The Gustav Sonata by Rose Tremain

Read an extract from the masterful new novel by Rose Tremain, which traces a friendship across a lifetime

The Gustav Sonata

Gustav didn’t understand what a soul was. He could see only that Erich was a good-looking man with a confident smile, wearing a police uniform with shiny buttons. So Gustav decided to pray for the buttons – that they would keep their shine

On an oak sideboard in the living room, stood a photograph of Erich Perle, Gustav’s father, who had died before Gustav was old enough to remember him.
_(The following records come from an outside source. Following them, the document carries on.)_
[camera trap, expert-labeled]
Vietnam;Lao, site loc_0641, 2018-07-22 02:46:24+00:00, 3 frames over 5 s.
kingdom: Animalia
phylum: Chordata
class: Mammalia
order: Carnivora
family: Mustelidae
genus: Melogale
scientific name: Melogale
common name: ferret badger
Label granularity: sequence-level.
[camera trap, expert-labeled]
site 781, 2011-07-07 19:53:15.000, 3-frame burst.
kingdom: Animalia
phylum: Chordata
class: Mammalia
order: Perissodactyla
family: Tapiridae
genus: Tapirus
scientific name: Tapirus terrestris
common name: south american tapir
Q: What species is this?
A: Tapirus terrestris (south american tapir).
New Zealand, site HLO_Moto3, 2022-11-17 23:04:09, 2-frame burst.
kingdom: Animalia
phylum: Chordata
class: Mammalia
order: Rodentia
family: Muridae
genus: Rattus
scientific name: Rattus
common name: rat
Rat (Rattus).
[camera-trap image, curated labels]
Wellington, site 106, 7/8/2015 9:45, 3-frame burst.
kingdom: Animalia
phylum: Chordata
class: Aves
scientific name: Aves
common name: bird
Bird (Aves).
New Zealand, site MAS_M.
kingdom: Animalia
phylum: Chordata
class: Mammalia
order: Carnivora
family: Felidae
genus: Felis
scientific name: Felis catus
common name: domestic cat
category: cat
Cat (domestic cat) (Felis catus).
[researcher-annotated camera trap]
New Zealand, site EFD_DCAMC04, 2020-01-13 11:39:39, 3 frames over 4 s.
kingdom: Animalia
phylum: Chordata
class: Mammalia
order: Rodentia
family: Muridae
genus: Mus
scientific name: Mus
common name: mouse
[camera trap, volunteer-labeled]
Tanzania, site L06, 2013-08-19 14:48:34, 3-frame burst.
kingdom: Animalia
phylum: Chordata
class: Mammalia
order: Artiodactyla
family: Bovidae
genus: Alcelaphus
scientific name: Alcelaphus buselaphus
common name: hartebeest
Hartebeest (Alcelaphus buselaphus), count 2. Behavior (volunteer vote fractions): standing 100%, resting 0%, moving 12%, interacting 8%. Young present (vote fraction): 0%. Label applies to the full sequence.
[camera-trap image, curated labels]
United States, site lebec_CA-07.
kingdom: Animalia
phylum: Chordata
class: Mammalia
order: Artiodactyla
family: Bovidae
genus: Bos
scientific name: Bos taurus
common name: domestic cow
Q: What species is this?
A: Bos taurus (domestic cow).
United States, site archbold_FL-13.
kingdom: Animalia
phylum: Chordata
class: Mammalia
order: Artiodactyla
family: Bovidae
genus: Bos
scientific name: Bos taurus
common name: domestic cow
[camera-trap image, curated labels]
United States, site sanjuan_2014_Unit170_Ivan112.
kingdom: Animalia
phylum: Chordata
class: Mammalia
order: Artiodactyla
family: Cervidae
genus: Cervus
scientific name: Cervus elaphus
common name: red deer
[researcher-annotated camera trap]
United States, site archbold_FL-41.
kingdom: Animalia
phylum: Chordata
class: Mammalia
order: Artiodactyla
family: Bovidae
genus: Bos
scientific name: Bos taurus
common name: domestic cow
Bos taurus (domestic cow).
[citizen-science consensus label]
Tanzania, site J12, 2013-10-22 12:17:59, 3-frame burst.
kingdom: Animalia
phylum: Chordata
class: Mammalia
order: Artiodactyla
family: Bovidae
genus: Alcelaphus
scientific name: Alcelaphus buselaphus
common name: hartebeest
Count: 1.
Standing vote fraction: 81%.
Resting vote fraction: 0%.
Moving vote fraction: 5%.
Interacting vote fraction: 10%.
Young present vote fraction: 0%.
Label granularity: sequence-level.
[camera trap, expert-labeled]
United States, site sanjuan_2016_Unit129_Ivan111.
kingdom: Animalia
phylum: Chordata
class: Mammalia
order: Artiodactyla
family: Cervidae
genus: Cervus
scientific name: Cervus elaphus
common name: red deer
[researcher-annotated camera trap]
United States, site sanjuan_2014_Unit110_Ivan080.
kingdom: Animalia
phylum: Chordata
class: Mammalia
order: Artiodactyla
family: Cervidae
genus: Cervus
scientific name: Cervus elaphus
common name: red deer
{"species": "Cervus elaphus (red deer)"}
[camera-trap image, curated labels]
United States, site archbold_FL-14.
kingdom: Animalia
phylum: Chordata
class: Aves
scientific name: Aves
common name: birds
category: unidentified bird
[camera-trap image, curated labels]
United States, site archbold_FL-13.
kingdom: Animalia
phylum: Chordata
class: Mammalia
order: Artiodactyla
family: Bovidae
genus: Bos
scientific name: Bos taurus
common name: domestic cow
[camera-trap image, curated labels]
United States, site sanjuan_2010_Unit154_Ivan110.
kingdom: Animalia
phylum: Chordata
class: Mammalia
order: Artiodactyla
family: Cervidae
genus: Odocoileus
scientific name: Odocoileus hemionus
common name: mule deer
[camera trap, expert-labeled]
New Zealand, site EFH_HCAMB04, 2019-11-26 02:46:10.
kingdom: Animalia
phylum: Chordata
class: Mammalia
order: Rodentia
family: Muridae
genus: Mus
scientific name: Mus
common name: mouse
Every year, on August 1st, Swiss National Day, Emilie set posies of gentian flowers round the photograph and made Gustav kneel down in front of it and pray for his father’s soul. Gustav didn’t understand what a soul was. He could see only that Erich was a good-looking man with a confident smile, wearing a police uniform with shiny buttons. So Gustav decided to pray for the buttons – that they would keep their shine, and that his father’s proud smile wouldn’t fade as the years passed.

‘He was a hero,’ Emilie would remind her son every year. ‘I didn’t understand it at first, but he was. He was a good man in a rotten world. If anybody tells you otherwise, they’re wrong.’

Sometimes, with her eyes closed and her hands pressed together, she would mumble other things she remembered about Erich. One day, she said, ‘It was so unfair. Justice was never done. And it never will be done.’